PROBLEM DETAILS
Exactly reproduce the lines from the one holding "How extended is" through the final line of the listing below, with both ends included and nothing else.

EXTRACTED RECORDS

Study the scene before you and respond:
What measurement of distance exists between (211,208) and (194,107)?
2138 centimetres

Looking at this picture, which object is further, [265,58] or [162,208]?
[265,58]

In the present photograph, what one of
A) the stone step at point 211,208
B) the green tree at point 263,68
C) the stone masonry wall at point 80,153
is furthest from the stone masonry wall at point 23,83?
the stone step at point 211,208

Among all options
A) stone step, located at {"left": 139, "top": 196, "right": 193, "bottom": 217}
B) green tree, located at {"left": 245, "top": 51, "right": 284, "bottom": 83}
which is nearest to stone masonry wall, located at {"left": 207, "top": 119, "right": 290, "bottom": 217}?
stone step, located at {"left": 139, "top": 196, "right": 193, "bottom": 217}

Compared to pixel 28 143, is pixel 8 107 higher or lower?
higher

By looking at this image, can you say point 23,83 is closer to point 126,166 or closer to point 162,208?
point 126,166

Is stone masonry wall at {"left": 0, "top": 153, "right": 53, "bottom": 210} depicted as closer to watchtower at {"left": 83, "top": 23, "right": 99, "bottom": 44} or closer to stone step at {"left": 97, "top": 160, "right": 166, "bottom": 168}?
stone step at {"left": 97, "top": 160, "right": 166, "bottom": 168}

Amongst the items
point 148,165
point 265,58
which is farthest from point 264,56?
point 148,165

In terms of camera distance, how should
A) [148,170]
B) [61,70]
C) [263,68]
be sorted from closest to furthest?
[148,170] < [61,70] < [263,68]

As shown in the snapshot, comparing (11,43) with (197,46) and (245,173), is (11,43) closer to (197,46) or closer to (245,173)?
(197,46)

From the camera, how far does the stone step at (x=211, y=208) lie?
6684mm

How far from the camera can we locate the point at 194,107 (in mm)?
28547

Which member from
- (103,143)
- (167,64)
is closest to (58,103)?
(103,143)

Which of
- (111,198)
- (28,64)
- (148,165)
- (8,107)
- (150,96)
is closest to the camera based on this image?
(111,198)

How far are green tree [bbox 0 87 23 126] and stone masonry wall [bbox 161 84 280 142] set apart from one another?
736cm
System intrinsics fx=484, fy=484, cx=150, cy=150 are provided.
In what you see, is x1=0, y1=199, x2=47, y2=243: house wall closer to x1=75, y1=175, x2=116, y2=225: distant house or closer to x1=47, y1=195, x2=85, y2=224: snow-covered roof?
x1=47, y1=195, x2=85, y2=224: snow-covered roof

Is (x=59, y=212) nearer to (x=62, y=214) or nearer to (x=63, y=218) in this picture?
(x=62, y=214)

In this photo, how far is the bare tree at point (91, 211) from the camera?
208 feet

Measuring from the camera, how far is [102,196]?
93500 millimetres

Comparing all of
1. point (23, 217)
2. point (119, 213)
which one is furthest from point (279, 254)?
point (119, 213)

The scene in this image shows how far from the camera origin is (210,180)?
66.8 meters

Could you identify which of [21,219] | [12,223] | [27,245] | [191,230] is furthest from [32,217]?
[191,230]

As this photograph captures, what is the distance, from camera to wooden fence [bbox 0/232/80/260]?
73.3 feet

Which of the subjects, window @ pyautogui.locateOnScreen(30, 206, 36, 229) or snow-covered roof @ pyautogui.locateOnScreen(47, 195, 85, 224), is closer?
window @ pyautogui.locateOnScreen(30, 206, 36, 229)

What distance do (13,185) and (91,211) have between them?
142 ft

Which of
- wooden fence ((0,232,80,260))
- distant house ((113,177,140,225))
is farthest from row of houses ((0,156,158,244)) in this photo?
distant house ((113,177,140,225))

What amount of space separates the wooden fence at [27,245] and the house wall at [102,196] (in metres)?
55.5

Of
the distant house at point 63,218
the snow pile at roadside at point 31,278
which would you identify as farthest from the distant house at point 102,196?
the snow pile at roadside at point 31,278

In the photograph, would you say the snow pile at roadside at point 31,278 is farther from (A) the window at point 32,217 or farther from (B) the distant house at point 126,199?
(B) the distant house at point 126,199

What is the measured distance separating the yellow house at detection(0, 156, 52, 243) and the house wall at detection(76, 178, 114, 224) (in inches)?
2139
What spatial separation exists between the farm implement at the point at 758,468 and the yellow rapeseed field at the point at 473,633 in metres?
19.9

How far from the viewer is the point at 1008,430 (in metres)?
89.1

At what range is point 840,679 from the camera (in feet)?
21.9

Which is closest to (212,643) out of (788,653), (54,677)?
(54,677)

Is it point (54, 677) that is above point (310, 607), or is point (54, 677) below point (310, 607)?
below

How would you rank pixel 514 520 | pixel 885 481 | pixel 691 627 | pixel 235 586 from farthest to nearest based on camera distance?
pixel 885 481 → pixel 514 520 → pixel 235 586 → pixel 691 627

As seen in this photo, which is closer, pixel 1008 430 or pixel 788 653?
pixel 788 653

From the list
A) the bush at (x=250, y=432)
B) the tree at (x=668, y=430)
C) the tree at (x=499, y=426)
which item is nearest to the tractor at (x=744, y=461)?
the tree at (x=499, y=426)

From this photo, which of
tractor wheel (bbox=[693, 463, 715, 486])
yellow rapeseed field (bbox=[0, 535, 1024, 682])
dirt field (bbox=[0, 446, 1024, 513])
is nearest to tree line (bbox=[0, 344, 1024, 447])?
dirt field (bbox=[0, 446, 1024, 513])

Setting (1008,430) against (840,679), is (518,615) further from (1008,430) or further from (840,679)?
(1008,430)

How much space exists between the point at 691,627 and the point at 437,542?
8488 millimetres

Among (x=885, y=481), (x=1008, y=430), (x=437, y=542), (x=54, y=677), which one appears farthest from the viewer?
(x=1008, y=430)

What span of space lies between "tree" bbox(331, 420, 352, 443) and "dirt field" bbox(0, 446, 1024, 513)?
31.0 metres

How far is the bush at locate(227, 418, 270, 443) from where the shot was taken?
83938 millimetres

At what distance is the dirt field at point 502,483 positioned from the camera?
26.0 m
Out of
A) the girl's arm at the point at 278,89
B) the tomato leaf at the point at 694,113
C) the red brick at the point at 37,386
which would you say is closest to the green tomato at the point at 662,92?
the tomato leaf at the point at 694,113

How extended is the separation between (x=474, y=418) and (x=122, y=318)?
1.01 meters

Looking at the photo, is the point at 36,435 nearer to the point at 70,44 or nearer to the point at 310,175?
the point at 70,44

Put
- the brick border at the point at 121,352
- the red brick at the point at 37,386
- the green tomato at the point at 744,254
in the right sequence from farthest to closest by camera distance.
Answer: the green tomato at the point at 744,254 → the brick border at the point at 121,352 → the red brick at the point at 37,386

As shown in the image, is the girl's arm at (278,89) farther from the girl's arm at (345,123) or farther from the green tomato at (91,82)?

ANSWER BELOW
How extended is the separation between (x=474, y=418) and (x=122, y=318)?
1.01 meters

Looking at the photo, is the point at 36,435 nearer to the point at 70,44 or nearer to the point at 310,175?
the point at 70,44

Put
- the brick border at the point at 121,352
- the red brick at the point at 37,386
- the green tomato at the point at 744,254
in the right sequence from farthest to closest by camera distance.
Answer: the green tomato at the point at 744,254 → the brick border at the point at 121,352 → the red brick at the point at 37,386

As shown in the image, is the girl's arm at (278,89) farther from the girl's arm at (345,123) or farther from the green tomato at (91,82)?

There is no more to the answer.